Louer : distinguer les repères statistiques des vérifications individuelles
Dans un projet de location, la surface médiane de 32 m² et le coût énergétique annuel médian estimé de 628 € apportent des éléments de contexte, mais pas un budget garanti pour le futur occupant. Le montant propre au logement doit être distingué de cette médiane, tout comme une estimation doit être distinguée d’une dépense effectivement constatée. Pour les biens classés F ou G, qui représentent 5,0 % des diagnostics locaux, l’examen du dossier individuel reste indispensable. Les seules données fournies ne permettent pas de conclure à la possibilité juridique de louer un bien précis. Elles ne contiennent ni les éléments réglementaires nécessaires à cette appréciation ni les caractéristiques détaillées permettant de définir des travaux. Le classement du logement ne peut donc pas être remplacé par celui de son environnement.
Questions fréquentes
Le quartier Hôtel de Ville est-il plus performant que Limoges ?
La réponse dépend de l’indicateur retenu. La part de F et G est plus faible à Hôtel de Ville : 5,0 %, contre 5,5 % à Limoges. En revanche, la consommation médiane est de 200 kWh/m²/an, contre 199 kWh/m²/an pour la ville. Ces résultats ne justifient donc pas de qualifier globalement le quartier de plus performant sur tous les critères.
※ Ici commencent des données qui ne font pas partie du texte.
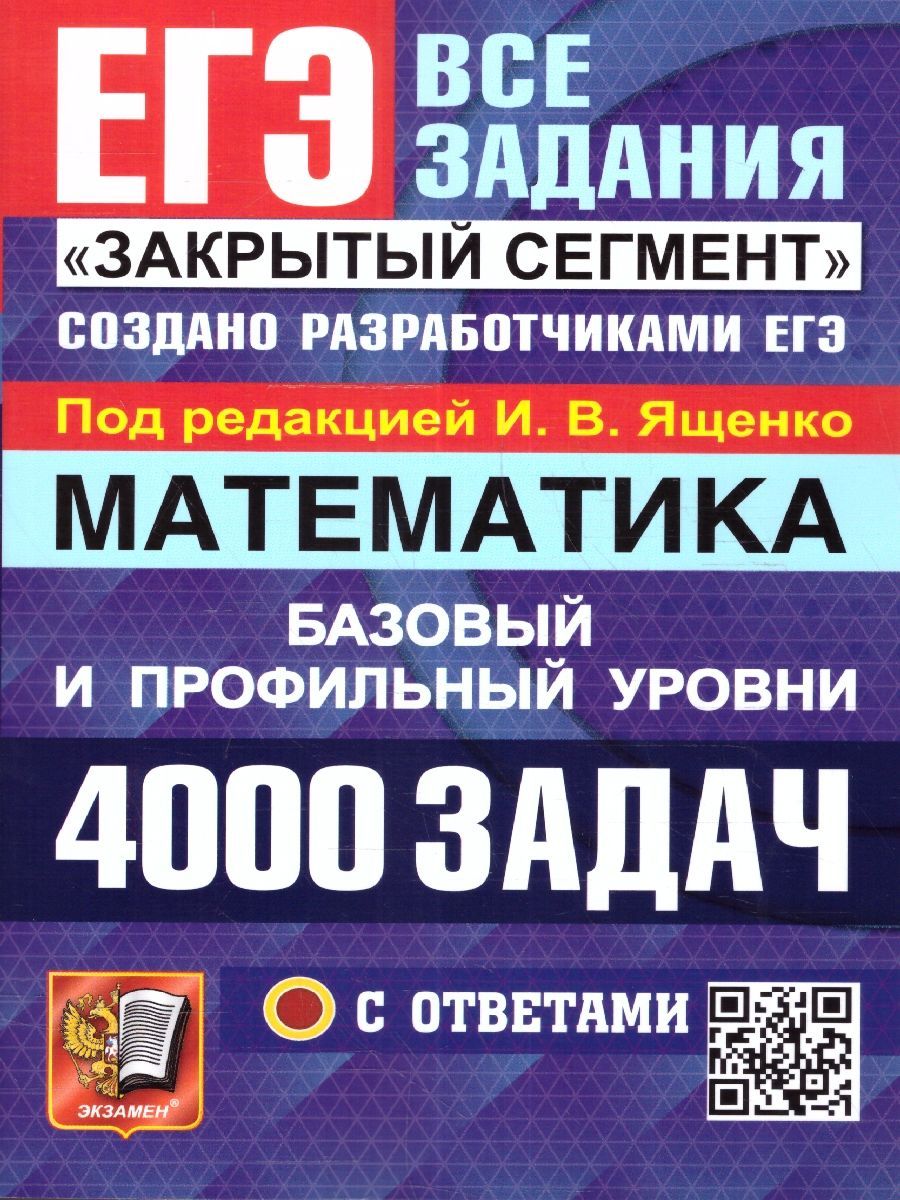 ЕГЭ 2024 Математика. 4000 задач с ответами. Базовый и профильный уровни |  Ященко Иван Валериевич - купить с доставкой по выгодным ценам в  интернет-магазине OZON (1225115577)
Le bâti ancien d’Hôtel de Ville est-il systématiquement mal classé ?
Les résultats ne permettent pas une telle conclusion. Les constructions d’avant 1948 représentent 38,5 % des diagnostics du quartier, tandis que l’étiquette C est la plus fréquente avec 415 diagnostics. Toutefois, les données ne croisent pas les périodes de construction et les étiquettes. Elles ne permettent donc pas de connaître précisément la répartition énergétique des seuls logements les plus anciens.
Peut-on utiliser les 628 € de coût médian pour présenter un logement ?
Ce montant peut être cité comme repère statistique du quartier, à condition de préciser qu’il s’agit du coût énergétique annuel médian estimé. Il ne doit pas être présenté comme le coût propre au bien vendu ou loué. Les surfaces médianes diffèrent aussi : 32 m² à Hôtel de Ville contre 56 m² à Limoges. Le diagnostic individuel reste la référence pour décrire le logement concerné.